Camerata Pacifica: Chamber group opens with a bang

Adrian Spence likes to make it easy for critics. The director and flautist for Camerata Pacifica has not only been bringing the best of small-ensemble music to Santa Barbara for 14 years now, but his love of educating the public has been spilling out more and more into his lengthy introductions to the evening’s performances.

Though his target audience is the general public, the critic can’t help but crib notes when Mr. Spence is breaking down the structure of a string quartet or trying to explicate the wonders of discord. He’s so eminently quotable that we have to keep reminding ourselves that our job is not to quote him, but to have our own honest reactions.

The season opener looks to be the most contemporary of the entire 2003-04 schedule, with a first half devoted to the 20th century. Later shows will retreat back to the romantics and impressionists, and a full night of Brahms.

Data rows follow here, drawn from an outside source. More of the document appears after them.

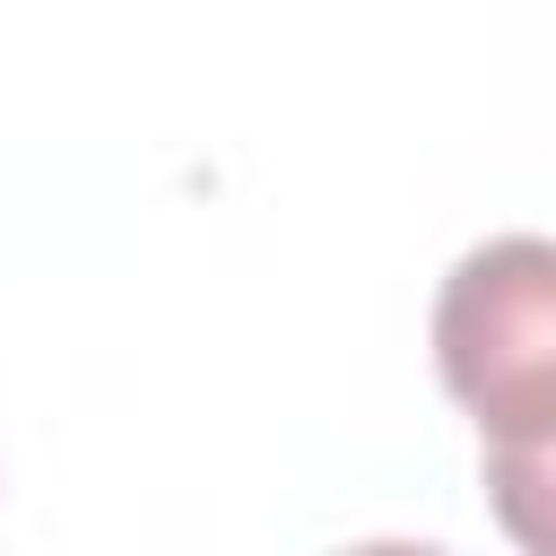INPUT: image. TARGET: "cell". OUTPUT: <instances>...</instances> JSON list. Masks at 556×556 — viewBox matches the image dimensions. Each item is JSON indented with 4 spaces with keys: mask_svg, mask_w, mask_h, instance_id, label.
<instances>
[{
    "mask_svg": "<svg viewBox=\"0 0 556 556\" xmlns=\"http://www.w3.org/2000/svg\"><path fill=\"white\" fill-rule=\"evenodd\" d=\"M434 365L452 400L495 434L504 495L539 486L547 469V408H556V252L539 235L478 243L434 304Z\"/></svg>",
    "mask_w": 556,
    "mask_h": 556,
    "instance_id": "1",
    "label": "cell"
}]
</instances>
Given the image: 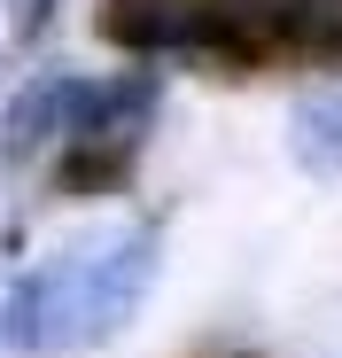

Two of the three first-half composers are still breathing, always a nice surprise. But first, Mr. Spence on flute and Jerome Simas on clarinet opened with André Jolivet’s “Sonatine for Flute and Clarinet.”
Exploiting the full range of the clarinet (the featured instrument of the first half), from its deep sonorous bass to its cutting high tones, the Sonatine creates a menacing landscape of empty plains and jagged outcroppings, into which Mr. Spence’s flute flew over or dive bombed. The piece culminated in a flurry of action, with both players sending their fingers scurrying over their instruments.

However, if the Jolivet was unnerving, the Penderecki was devastating, possibly the best selection of the night. His “Quartet for Clarinet and Strings” from 1993, raises the hair of the neck, with the violin and viola (Roger Wilkie and Donald McInnes) finding the stratospheric heights of their range, scarifying harmonics, while cellist John Walz maintained a steady drone throughout the first movement, Adagio. The Quartet is a tale of dread, of dark and bloody things around the corner in a dark room, possibly your own.

Osvaldo Golijov’s “Lullaby and Doina for Flute, Clarinet and Strings” comes to us from the soundtrack to “The Man Who Cried” (starring Christina Ricci and Johnny Depp), and stands well on its own, divorced from its visuals (which, alas, a majority of film music doesn’t). As the film combines lovers of Jewish and Gypsy stock, so does Golijov’s work, with a sweet, highly melodic composition based on a number of traditional scales from Eastern Europe (a “Doina” being a mode in Klezmer music close to the Dorian scale).

It’s a short piece, only seven minutes, with all three movements (the last being a “gallop,” befitting a romantic gypsy) blending together. The clarinet begins a motif of descending tones within its obbligato passages, all on top of a bed of rising melody, followed by the violin and viola. If there was a whammy-bar effect for non-electric instruments, it would sound like this, a coloring that deepened a sunny piece, very accessible to all in the audience, as well as intelligent. Surely, the composer is worthy of more than seven minutes. Next season, perhaps?

The second half of the evening began with Mr. Spence bringing us in for music school, matching example to words when he proclaimed Beethoven’s nearly 2-century-old “String Quartet in F Major, Op. 59, No. 1 “Razumovsky” the “most radical work of the night” (there I go quoting him). Focusing mostly on the first movement, Mr. Spence underlined Beethoven’s tactics of delay when it comes to melody and harmony.

Listening to Mr. Spence, Beethoven came across as impish as Mozart: The composer performs slight of hand for the Russian diplomat who commissioned the piece, instead of presenting the melody safely. Mr. Spence is also known for his hyperbole, especially if it can get a laugh. But it was hard not to see the end of the fourth movement, the Allegro “Théme russe,” as almost too much of a good thing, with four or five false endings. It’s as if Beethoven keeps looking over at Razumovsky and winking: “More, sir? Here you go.”

What Mr. Spence didn’t tell us about in advance, but let spring forth, is the beautiful center of the Third Movement, the “Adagio molto e mesto.”

One of Beethoven’s lushest, most swooning melodies, it gives a warm center to a quartet that is often jumpy and agitated, all of which was handled in a brisk, clean style by Mr. Wilkie, violin, Agnes Gottschewski, violin, Mr. McInnes, viola, and Mr. Walz on cello.